When word arrived that Robert Benchley's older brother Edmund had been killed in the Spanish-American War, his mother's first grief-stricken words were: "Why couldn't it have been Robert?"
Similarly, when I heard that Conde Nast was killing Gourmet, my first thought was: Why couldn't it have been Traveler?
Both are high-end magazines, but Gourmet exuded a passion for its subject - food - that Conde Nast Traveler doesn't. Instead of a passion for travel, you get a love of luxury. It is impossible to imagine Jane and Michael Stern traveling the country and reporting for Traveler on down-home inns. (Even though they're as plentiful as diners.)
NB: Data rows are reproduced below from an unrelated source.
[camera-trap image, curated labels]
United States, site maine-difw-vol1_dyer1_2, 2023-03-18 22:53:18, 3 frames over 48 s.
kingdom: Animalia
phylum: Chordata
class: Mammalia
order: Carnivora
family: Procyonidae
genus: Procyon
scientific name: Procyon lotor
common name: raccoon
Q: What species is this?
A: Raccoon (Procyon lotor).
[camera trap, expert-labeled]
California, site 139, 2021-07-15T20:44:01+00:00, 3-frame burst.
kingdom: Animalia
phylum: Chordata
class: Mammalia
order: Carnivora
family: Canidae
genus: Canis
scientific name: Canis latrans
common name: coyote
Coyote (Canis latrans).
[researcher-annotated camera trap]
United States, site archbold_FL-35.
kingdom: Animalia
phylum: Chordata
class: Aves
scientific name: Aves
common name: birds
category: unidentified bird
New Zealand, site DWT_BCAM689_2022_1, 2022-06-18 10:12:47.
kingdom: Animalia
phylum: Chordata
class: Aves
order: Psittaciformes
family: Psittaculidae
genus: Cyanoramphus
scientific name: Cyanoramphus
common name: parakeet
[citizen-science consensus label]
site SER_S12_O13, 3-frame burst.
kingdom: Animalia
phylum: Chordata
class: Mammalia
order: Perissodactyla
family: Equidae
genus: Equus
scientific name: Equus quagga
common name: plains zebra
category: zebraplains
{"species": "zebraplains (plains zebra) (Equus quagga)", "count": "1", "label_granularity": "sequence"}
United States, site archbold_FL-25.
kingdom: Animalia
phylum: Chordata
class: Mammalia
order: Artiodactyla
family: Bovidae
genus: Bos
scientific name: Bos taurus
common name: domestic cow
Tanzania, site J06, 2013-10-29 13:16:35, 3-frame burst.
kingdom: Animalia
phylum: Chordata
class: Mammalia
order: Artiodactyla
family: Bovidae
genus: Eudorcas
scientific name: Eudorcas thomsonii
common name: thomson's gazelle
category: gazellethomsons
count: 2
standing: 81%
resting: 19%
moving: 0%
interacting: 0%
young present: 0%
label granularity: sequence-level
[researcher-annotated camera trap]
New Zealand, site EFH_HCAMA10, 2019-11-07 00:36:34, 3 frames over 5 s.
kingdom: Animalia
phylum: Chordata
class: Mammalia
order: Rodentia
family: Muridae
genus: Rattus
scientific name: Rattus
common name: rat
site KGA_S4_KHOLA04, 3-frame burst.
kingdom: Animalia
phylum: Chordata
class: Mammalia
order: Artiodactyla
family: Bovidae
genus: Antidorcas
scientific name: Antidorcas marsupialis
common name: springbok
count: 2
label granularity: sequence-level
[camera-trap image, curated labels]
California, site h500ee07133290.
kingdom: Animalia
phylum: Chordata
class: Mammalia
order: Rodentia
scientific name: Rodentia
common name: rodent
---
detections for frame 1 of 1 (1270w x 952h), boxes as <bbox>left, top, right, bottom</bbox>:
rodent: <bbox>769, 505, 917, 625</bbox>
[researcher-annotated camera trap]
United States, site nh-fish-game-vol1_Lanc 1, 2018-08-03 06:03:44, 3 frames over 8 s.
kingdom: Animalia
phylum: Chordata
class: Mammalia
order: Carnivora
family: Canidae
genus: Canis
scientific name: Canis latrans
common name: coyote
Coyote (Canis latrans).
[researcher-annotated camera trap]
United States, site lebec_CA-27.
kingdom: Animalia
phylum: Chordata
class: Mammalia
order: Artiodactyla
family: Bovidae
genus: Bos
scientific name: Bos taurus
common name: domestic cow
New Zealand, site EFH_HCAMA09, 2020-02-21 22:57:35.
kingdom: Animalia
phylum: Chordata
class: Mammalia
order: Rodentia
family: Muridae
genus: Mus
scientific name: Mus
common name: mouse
Gourmet was edited by a writer, Ruth Reichl, and the language (like the dishes it discussed) was something to be savored. Traveler is edited by a translator, Klara Glowczewska, but the writing is dry and more concerned with amenities than it is with atmosphere. (A huge disappointment, considering that Glowczewska was the American translator of Ryszard Kapuscinski.) Space is sometimes given to well-known authors, who upgrade the property, but the majority of stories are bland, unambitious, forgettable rambles along the surface of some attractive place inhabited by people you rarely meet. The perspective is always that of the tourist, never the local.
Both magazines bulge with consumer information, but Gourmet's was something most cooks could use. Traveler's front of the book is filled every month with briefs about expensive and frivolous accessories that seem more geared to advertisers than to actual travelers. Which explains both the magazine's inferiority and - sadly - its survival.